Everything here is confrontational; hey here’s an idea! Put MC Ride, a man who, it becomes quickly apparent, is one of the meanest, nastiest sounding MCs in the game – and we’re talking tone of delivery here, not cheap high school insults – team him with an insatiable beat junkie in Zach Hill – the same Zach Hill who incidentally fractured his wrist from hitting the skins too hard when practising with Wavves, out of, what, misfortune? Frustration? Circle them around the cagey, pensive producer Flatlander and wait. You don’t have to for long, each track is a shot to the jugular, a spiteful bite of sound that’s incisors cut deep, drawing influences from hip-hop, punk, industrial and some of the darkest dance floors known in the group’s residential Sacramento.
‘Beware’ is a grand portent, as panoramic as they get, starting off at loud and finishing up with everything shoved Right. Up. There. In. Your. Fucking. Face. Yet from then in the punches come thick and fast, the face-off done and the duel beginning, with only one victor. ‘Guillotine’ possesses less competing textures but each is sharpened to hurt, whether it’s Ride’s punched out flow or Flatlander’s writhing samples; ‘Spread Eagle Cross The Block’ is sun-scorched, wild west swagger, EQ levels pounding the red limit, its narrator adding to the oppressive atmosphere by shouting all around him down. That’s nothing compared to ‘Lord Of The Game’ which hurtles through at tempo; witnessed live in a searing, clammy Salford mill it turned an already merging millieu of bodies into a savage pack of tearing hounds, bodies black and blue at the beckoning of its frenetic samples and double-pronged vocal attack, Mexican Girl assisting on the latter. It goes on; ‘Takyon (Death Yon)’, ‘Klink’, ‘Culture Shock’ – I’m just listing the titles in album order here now, they surge past, one after another, each one flying not over or around but straight through, a juggernauting impact that’s only matched by the blow that follows it immediately. Only ‘Culture Shock’ offers anything near a respite and even then we’re hit with a verbal overload that matches previous sonic content; “You speak in abbreviations because real life conversation moves too slow” / “You're the media's creation, yeah your free will has been taken and you don't know.”

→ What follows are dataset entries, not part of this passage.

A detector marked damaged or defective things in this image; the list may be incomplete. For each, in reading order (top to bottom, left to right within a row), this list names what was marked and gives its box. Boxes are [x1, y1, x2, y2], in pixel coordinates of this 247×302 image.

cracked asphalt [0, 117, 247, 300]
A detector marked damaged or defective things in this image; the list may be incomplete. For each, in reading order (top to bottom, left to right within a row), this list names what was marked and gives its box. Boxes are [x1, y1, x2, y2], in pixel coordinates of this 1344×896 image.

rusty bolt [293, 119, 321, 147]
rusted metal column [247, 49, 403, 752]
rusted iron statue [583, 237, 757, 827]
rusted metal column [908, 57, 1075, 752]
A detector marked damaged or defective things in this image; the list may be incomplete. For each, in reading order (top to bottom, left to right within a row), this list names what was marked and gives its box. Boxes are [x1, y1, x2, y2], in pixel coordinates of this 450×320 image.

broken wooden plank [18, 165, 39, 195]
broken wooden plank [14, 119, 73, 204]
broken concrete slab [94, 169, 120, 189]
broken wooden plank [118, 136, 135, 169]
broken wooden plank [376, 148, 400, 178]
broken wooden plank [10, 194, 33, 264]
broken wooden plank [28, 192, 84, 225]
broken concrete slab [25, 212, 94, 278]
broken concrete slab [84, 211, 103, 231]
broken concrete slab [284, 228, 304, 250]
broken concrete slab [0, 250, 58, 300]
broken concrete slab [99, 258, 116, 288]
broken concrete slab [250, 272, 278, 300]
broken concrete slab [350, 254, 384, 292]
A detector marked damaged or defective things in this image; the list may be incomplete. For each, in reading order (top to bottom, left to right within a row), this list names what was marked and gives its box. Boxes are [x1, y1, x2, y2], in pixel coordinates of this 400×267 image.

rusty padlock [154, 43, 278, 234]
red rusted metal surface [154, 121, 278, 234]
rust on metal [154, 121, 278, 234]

When groups like Death Grips still exist I sometimes think we’re still alright. They’re aware, there are still artists who are still aware, they see the dark and draw it in unflinchingly; MC Ride’s serpent tongued delivery brings many things; fanfare, prophesising, observation but it speaks from a place of grave depravity, a godless world which he claims to be “Born to reign above all that you claim to know beyond a doubt.” With self-aggrandising bravado (“I fuck the music, I make it cum”) he offers down insights of the landscape around him (“Useless information occupies every open space inside your skull / You know whats going on every day every night” ) all the while willing confrontation (“Bring it, bring that shit heated”).
Death Grips are a musical embodiment of the rotten core that more and more seek to ignore in the 21st century. Their music is gnarled, bleak, twisted, they deliver it with a sadistic glee, a malice and an energy that’s simultaneously electrifying and terrifying. Look into the mirror, no, really look into it.